Maybe I need to speak with someone who successfully downgraded to High Sierra to see whether they disk format changes back from APFS (i cant remember what it was before but maybe HFS).

I already have a Kingston SSD on the way that I ordered. But its so frustrating that my situation demanded this inorganically. Me just minding my own business using a computer that was okay for my daily needs did not cause the computer to stop functioning as it should. Catalina did. Had I just continued doing what I was doing without ever trying to upgrade to Catalina, my computer still would have been okay. It was not the natural aging of my hard drive which caused the problem. It's lack of compatability with the new OS. The difference is like night and day pre and post upgrade. That is what is so frustrating, because it's like a honeypot attracting you to upgrade your computer (for free) and then you realize you fell into a trap and weren't expecting to pay money to fix it. I don't have a job I haven't worked in 6 years cuz I'm disabled. So I don't love pop-up expense surprises!
 

Heindijs

macrumors 6502
May 15, 2021
335
534
Thanks guys for writing back to me! Now I am worried that if I try to reinstall High Sierra on the drive, it's going to still be APFS. Does anyone know?

Maybe I need to speak with someone who successfully downgraded to High Sierra to see whether they disk format changes back from APFS (i cant remember what it was before but maybe HFS).

I already have a Kingston SSD on the way that I ordered. But its so frustrating that my situation demanded this inorganically. Me just minding my own business using a computer that was okay for my daily needs did not cause the computer to stop functioning as it should. Catalina did. Had I just continued doing what I was doing without ever trying to upgrade to Catalina, my computer still would have been okay. It was not the natural aging of my hard drive which caused the problem. It's lack of compatability with the new OS. The difference is like night and day pre and post upgrade. That is what is so frustrating, because it's like a honeypot attracting you to upgrade your computer (for free) and then you realize you fell into a trap and weren't expecting to pay money to fix it. I don't have a job I haven't worked in 6 years cuz I'm disabled. So I don't love pop-up expense surprises!

- DATA TO EXAMINE
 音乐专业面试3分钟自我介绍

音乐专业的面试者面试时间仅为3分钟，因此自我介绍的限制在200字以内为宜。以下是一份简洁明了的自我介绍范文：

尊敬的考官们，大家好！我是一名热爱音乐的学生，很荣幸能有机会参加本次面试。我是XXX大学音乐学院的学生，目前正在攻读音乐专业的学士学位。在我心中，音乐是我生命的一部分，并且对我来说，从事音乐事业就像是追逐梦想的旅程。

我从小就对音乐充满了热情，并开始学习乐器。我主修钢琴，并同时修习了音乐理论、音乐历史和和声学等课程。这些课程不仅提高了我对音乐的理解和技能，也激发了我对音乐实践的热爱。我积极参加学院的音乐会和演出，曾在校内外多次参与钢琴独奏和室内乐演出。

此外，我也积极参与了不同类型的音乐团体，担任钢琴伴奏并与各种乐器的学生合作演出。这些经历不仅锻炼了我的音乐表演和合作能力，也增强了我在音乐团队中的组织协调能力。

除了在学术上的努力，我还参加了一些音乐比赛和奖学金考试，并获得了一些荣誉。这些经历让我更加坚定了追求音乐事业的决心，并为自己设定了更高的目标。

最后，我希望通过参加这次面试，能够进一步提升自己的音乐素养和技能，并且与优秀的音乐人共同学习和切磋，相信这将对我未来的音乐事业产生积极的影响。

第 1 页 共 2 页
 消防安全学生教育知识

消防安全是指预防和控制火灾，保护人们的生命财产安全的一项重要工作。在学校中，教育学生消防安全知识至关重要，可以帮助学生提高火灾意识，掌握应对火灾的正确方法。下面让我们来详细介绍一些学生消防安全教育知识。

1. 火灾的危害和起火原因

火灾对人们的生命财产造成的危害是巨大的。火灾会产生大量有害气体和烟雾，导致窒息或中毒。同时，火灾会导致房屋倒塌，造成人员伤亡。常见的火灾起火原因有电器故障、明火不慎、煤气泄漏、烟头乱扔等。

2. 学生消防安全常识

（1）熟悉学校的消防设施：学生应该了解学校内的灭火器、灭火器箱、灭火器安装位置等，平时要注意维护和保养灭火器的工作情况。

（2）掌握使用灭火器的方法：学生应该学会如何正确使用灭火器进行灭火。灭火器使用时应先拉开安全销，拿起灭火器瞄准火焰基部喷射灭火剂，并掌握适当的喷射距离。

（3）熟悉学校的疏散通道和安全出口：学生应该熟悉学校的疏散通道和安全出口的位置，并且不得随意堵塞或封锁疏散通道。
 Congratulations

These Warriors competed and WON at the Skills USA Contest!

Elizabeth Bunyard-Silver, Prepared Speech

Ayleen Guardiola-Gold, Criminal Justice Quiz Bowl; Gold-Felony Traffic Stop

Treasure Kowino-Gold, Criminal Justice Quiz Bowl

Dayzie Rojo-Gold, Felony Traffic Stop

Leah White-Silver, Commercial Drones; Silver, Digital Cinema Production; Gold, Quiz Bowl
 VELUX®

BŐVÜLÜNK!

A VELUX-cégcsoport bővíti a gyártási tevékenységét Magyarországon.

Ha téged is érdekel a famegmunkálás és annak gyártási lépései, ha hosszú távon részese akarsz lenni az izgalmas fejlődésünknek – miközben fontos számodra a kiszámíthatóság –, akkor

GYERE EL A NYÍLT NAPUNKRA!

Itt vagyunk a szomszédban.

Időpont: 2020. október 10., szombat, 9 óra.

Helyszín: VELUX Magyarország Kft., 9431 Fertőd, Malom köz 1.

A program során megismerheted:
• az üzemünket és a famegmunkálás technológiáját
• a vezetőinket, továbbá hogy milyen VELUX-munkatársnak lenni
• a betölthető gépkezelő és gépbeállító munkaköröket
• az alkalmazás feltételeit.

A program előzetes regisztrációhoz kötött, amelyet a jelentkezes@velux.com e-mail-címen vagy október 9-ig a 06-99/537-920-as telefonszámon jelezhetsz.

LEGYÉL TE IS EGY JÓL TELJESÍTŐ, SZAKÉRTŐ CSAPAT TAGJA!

- REQUIREMENT
Copy out the forum thread above about going back to High Sierra, word for word and in full. The listing comes from a separate source.

- WRITTEN SOLUTION
Maybe I need to speak with someone who successfully downgraded to High Sierra to see whether they disk format changes back from APFS (i cant remember what it was before but maybe HFS).

I already have a Kingston SSD on the way that I ordered. But its so frustrating that my situation demanded this inorganically. Me just minding my own business using a computer that was okay for my daily needs did not cause the computer to stop functioning as it should. Catalina did. Had I just continued doing what I was doing without ever trying to upgrade to Catalina, my computer still would have been okay. It was not the natural aging of my hard drive which caused the problem. It's lack of compatability with the new OS. The difference is like night and day pre and post upgrade. That is what is so frustrating, because it's like a honeypot attracting you to upgrade your computer (for free) and then you realize you fell into a trap and weren't expecting to pay money to fix it. I don't have a job I haven't worked in 6 years cuz I'm disabled. So I don't love pop-up expense surprises!
 

Heindijs

macrumors 6502
May 15, 2021
335
534
Thanks guys for writing back to me! Now I am worried that if I try to reinstall High Sierra on the drive, it's going to still be APFS. Does anyone know?

Maybe I need to speak with someone who successfully downgraded to High Sierra to see whether they disk format changes back from APFS (i cant remember what it was before but maybe HFS).

I already have a Kingston SSD on the way that I ordered. But its so frustrating that my situation demanded this inorganically. Me just minding my own business using a computer that was okay for my daily needs did not cause the computer to stop functioning as it should. Catalina did. Had I just continued doing what I was doing without ever trying to upgrade to Catalina, my computer still would have been okay. It was not the natural aging of my hard drive which caused the problem. It's lack of compatability with the new OS. The difference is like night and day pre and post upgrade. That is what is so frustrating, because it's like a honeypot attracting you to upgrade your computer (for free) and then you realize you fell into a trap and weren't expecting to pay money to fix it. I don't have a job I haven't worked in 6 years cuz I'm disabled. So I don't love pop-up expense surprises!